Continue the article on evolving contracts and the limits of contract testing, starting right after its last sentence.

• Extracted text:
______

Engineering Practice ENG · 02 · 05

Evolving contracts safely and the limits of contract testing

Break a provider safely with expand-then-contract, let pending and WIP pacts absorb new expectations without failing the build, and know the hard limits: contracts test shape not business logic, need known consumers, and never replace a few real e2e smoke tests.

ENG Senior ◷ 17 min

Level

FoundationsJuniorMiddleSenior

The pricing team needs to rename amount_cents to price_minor_units — a name three downstream consumers read. Sam’s instinct is to do it in one PR: rename the field, update the schema, ship. The provider’s own contract tests stay green, because the broker only has the current consumer pacts and they all still expect amount_cents… wait, no — they expect the old name, so verification against the renamed provider fails for all three. Good, the gate caught it. But now Sam is stuck: he can’t deploy without breaking three teams, and he can’t make three teams change in lockstep with him. The contract gate told him the change is breaking; it did not tell him how to ship it anyway. The whole quarter, contract tests have quietly replaced a dozen flaky cross-service e2e suites — and that success is exactly why nobody noticed the one bug they never caught: last month pricing returned a structurally-perfect amount_cents: -500 for a refund, every contract passed, and checkout charged a negative balance. The shape was right. The number was wrong. No contract test on earth asserts that.

______

Rows of spatial question data:
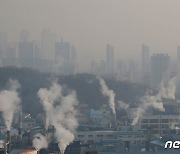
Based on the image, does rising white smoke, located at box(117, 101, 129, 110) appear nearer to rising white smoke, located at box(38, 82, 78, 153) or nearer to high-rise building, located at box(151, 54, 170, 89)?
rising white smoke, located at box(38, 82, 78, 153)

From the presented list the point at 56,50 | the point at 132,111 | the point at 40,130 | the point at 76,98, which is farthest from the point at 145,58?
the point at 40,130

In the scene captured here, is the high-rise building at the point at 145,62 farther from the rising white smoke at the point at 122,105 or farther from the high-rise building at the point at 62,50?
the rising white smoke at the point at 122,105

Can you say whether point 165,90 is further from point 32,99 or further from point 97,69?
point 97,69

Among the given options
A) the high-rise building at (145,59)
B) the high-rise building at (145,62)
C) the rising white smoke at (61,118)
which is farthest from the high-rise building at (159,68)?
the rising white smoke at (61,118)

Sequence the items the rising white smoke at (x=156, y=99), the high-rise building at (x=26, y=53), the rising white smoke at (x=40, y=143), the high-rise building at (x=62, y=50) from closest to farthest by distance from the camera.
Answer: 1. the rising white smoke at (x=40, y=143)
2. the rising white smoke at (x=156, y=99)
3. the high-rise building at (x=26, y=53)
4. the high-rise building at (x=62, y=50)

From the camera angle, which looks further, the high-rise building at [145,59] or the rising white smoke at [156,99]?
the high-rise building at [145,59]

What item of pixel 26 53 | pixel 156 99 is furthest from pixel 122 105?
pixel 26 53

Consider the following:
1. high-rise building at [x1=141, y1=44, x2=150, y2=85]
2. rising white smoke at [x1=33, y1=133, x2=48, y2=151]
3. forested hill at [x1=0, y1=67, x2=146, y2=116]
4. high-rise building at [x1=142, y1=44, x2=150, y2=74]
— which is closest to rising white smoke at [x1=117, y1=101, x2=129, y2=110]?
forested hill at [x1=0, y1=67, x2=146, y2=116]
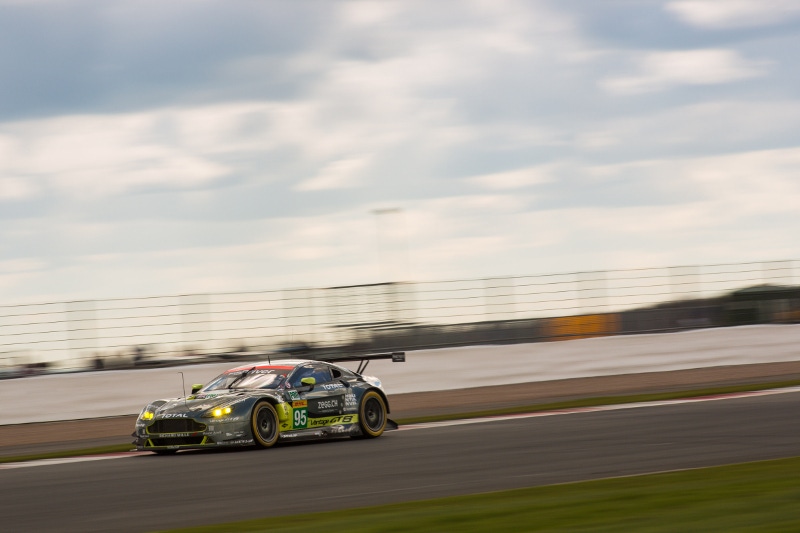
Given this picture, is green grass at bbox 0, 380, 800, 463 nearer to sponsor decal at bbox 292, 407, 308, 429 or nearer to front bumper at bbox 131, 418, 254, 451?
front bumper at bbox 131, 418, 254, 451

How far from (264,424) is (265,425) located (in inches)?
1.0

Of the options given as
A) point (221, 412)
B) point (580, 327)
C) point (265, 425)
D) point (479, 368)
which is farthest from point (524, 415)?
point (580, 327)

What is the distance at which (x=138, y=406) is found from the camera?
74.2 feet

______

• Output of the exercise:
Expand-then-contract: how to break a provider without breaking consumers

A consumer-driven contract gate has a built-in asymmetry that feels like a trap the first time you hit it: it will block a breaking provider change, but blocking is not the same as enabling. You still have to ship the rename. The technique is expand-then-contract (also called parallel change or additive change), and it turns one breaking change into three non-breaking deploys, each of which keeps every contract green.

Expand. Deploy a provider that supports both the old and the new shape simultaneously. For Sam’s rename, that means returning amount_cents and price_minor_units with the same value. Every existing pact still verifies — consumers read amount_cents and it’s still there — so can-i-deploy says yes and the provider ships with zero consumer changes.
Migrate. One at a time, on their own schedule, each consumer updates its test to read price_minor_units, which regenerates its pact to expect the new field. The provider already returns it, so each migrated consumer’s pact verifies immediately. There is no lockstep: three teams migrate across three sprints if they want.
Contract. Once can-i-deploy confirms no consumer pact in production still references amount_cents — the broker knows this from the deployment matrix — the provider deploys a version that drops the old field. Nothing depends on it anymore, so the removal is non-breaking.

The discipline is that you never delete in the same step you add. The window where both shapes exist is the price of zero-downtime evolution; the broker’s can-i-deploy is what tells you when that window can safely close. Skip the expand step and you are back to coordinating a flag-day rename across three teams — the exact pain contracts exist to eliminate.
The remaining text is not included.